Angioplasty and coronary bypass are the two main “revascularization” procedures. Angioplasty, which involves using a catheter to open up the artery and then inserting a stent to keep it open, is less invasive than coronary bypass and is usually seen as the first choice if the atherosclerosis isn’t too severe. Coronary bypass, which uses arteries from other parts of the body to reroute coronary circulation, is a major operation and, as a rule, reserved for treatment of more complicated or widespread atherosclerosis.
What you can do
You can change your way of life to reduce the chance of angina attacks. The suggestions that follow can help you live more comfortably with angina.
• Control your physical activity. Moderate physical activity helps control weight and stress, and may be good for you. Still, take it easy at first. Ask your doctor about the best types and amounts of physical activity for you.
• Avoid emotional upsets. Any kind of emotional upset, including outbursts of temper, can trigger angina. Learning to control your emotions will help you control your angina.
• Adopt good eating habits. Like exercise, digestion causes your heart to work harder. Try to avoid large meals and rich foods that make you feel stuffed. Relax for a while after eating.
• Check with your doctor about alcohol. If you drink alcohol, do so in moderation. This means an average of one to two drinks per day for men and one drink for women. Drinking a moderate amount of alcohol helps some people relax and may be good for you, but drinking too much alcohol may be dangerous because it affects the heart.

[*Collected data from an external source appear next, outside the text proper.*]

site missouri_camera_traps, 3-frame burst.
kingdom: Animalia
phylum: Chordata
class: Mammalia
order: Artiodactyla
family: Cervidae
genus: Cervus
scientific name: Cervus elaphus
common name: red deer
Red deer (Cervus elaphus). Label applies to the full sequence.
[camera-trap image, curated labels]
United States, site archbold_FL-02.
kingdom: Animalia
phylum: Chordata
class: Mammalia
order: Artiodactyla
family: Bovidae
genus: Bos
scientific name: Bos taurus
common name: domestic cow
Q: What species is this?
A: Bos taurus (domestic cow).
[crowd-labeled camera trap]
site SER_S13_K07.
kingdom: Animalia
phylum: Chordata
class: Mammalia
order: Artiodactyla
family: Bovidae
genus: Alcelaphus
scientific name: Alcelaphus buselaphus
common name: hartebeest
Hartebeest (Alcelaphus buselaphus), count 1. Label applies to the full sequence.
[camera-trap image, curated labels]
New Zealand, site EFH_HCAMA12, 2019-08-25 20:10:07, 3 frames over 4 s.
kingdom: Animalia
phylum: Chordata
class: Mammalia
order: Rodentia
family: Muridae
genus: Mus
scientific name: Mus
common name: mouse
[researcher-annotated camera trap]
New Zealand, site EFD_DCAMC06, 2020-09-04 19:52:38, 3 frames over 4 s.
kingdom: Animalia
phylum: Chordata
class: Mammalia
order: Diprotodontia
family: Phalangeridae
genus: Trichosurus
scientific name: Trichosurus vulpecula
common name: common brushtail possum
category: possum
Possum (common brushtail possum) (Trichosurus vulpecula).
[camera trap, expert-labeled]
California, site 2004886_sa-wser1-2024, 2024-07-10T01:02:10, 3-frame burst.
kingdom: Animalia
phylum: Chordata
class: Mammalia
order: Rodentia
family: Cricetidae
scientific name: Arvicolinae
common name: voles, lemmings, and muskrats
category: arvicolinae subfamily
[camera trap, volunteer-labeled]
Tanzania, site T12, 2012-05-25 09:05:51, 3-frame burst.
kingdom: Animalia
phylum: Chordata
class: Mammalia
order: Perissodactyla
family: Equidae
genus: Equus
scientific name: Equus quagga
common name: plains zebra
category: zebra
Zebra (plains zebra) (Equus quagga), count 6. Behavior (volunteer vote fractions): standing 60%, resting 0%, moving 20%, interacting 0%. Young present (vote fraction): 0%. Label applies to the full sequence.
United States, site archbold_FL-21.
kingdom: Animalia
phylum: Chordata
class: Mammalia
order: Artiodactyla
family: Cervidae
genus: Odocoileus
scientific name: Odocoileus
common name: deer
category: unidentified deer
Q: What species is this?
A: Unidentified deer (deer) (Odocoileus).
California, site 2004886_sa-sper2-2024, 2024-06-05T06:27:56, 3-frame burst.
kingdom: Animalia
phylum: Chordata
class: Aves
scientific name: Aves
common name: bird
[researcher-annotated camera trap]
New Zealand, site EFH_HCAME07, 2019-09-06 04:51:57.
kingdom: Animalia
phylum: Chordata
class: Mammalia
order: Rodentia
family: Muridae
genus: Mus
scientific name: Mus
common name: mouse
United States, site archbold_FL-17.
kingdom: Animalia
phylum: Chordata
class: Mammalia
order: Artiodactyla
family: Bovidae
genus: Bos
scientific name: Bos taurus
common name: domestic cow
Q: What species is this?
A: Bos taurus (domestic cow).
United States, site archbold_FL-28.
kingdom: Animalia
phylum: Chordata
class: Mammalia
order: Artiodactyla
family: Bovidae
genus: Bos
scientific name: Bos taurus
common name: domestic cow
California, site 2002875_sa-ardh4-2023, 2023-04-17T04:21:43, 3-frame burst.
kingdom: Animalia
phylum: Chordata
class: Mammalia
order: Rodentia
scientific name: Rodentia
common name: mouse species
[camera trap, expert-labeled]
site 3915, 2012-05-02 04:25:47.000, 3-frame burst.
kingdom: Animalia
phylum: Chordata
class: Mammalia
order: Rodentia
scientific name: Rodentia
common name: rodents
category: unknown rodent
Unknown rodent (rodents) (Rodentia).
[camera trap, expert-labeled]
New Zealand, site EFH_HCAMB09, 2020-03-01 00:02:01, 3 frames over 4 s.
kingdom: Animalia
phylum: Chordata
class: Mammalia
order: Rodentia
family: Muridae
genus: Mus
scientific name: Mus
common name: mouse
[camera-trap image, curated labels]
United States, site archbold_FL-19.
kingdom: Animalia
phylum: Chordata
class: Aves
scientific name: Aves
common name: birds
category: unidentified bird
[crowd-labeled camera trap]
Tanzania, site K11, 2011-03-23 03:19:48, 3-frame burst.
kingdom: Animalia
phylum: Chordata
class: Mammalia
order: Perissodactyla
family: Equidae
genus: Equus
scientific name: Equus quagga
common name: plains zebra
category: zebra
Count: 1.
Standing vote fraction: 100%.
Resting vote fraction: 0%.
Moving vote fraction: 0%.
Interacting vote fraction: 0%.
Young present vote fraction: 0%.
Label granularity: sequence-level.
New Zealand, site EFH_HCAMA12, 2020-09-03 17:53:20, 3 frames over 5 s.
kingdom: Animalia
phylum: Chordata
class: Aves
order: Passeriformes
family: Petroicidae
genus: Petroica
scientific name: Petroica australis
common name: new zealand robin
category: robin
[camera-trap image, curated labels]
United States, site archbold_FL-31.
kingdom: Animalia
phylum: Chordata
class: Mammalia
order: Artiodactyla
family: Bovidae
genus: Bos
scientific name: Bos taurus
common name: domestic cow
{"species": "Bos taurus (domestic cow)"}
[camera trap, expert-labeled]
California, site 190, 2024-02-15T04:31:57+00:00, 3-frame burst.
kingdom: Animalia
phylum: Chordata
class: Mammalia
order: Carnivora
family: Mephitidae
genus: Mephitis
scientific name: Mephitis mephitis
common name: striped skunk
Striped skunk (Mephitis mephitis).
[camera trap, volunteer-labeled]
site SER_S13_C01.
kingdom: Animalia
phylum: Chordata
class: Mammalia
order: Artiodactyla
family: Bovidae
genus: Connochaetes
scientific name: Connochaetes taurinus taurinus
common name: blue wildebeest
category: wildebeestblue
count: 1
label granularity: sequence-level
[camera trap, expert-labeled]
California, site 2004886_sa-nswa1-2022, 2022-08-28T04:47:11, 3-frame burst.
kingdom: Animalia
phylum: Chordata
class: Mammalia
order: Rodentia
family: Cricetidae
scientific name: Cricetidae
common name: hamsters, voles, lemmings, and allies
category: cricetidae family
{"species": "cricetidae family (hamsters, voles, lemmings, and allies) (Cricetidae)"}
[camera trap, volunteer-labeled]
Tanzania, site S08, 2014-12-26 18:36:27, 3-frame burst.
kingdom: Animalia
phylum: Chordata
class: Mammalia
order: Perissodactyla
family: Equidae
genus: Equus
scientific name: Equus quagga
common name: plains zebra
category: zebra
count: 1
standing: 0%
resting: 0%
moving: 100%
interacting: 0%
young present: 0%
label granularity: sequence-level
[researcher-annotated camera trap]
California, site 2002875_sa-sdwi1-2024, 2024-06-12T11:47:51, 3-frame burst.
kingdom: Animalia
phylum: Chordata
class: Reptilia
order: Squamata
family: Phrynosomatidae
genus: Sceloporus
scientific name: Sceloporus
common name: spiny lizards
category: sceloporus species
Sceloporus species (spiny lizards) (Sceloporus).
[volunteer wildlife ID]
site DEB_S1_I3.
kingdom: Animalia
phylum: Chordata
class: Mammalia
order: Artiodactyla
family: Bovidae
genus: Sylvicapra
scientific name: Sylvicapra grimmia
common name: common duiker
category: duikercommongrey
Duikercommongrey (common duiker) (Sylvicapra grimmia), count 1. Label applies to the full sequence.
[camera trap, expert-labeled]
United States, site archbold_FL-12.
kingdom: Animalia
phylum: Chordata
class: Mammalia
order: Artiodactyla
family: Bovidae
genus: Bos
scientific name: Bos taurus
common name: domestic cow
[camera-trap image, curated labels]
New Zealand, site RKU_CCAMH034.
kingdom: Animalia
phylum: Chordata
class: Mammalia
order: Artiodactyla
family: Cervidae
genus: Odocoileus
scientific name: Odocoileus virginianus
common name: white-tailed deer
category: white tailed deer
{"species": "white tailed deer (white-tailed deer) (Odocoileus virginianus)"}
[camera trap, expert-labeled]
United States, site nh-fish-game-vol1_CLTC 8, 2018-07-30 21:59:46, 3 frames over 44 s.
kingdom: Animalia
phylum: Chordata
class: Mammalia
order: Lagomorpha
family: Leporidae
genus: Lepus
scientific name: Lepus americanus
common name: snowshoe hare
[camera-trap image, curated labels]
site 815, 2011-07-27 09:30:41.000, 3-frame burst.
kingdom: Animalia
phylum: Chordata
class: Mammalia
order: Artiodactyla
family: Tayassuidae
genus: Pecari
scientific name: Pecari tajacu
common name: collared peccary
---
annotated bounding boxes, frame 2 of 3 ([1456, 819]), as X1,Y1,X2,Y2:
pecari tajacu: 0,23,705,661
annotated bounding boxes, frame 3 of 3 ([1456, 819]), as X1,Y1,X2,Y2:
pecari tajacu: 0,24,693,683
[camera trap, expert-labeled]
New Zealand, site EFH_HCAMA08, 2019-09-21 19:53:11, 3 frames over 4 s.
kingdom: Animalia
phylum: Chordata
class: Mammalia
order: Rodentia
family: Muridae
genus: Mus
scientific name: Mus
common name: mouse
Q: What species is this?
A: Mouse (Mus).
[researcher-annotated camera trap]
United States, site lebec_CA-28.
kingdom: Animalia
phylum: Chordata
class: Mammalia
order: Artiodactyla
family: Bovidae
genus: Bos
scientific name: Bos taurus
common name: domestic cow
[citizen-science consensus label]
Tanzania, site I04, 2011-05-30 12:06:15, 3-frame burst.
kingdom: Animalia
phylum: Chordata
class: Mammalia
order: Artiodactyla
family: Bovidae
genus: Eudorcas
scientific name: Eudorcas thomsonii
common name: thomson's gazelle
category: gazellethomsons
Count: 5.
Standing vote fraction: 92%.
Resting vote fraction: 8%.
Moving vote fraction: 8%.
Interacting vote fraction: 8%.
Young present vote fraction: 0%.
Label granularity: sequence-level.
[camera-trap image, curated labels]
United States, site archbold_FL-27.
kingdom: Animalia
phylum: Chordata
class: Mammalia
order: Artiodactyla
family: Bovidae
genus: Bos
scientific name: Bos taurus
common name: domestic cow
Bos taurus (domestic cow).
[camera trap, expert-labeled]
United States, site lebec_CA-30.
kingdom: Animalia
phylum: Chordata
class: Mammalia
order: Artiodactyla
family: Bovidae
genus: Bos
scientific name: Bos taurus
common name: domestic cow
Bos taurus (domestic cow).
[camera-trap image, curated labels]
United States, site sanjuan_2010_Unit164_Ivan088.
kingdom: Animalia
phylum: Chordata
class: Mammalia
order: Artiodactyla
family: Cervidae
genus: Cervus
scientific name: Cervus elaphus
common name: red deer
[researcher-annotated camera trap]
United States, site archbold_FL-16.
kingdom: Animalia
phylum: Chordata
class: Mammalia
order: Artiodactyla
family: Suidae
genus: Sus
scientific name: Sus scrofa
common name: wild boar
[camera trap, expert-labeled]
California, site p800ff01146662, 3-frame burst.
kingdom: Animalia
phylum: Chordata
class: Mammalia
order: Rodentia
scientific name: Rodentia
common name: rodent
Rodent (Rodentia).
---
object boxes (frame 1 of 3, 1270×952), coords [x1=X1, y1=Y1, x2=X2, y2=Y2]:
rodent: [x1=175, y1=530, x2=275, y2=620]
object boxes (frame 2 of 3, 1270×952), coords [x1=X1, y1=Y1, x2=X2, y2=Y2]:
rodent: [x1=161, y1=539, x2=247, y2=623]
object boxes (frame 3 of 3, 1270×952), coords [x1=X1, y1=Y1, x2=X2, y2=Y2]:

• Don’t smoke cigarettes and avoid others’ smoke. Cigarette smoking is bad for everyone. If you have angina or any form of heart disease, it’s critical to stop smoking. Smoking increases the strain on your heart by causing blood vessels to constrict. It also causes your heart to beat faster, reduces oxygen in your blood, and makes it easier for blood to form clots. These effects often make angina worse.
• Control high blood pressure. High blood pressure increases the risk of developing heart disease, heart failure, and other circulatory disorders. It also increases the heart’s work and can make angina worse. Controlling blood pressure is essential, so follow your doctor’s advice about treatment.
The bottom line is: If you have angina, see your doctor. It can be life-saving!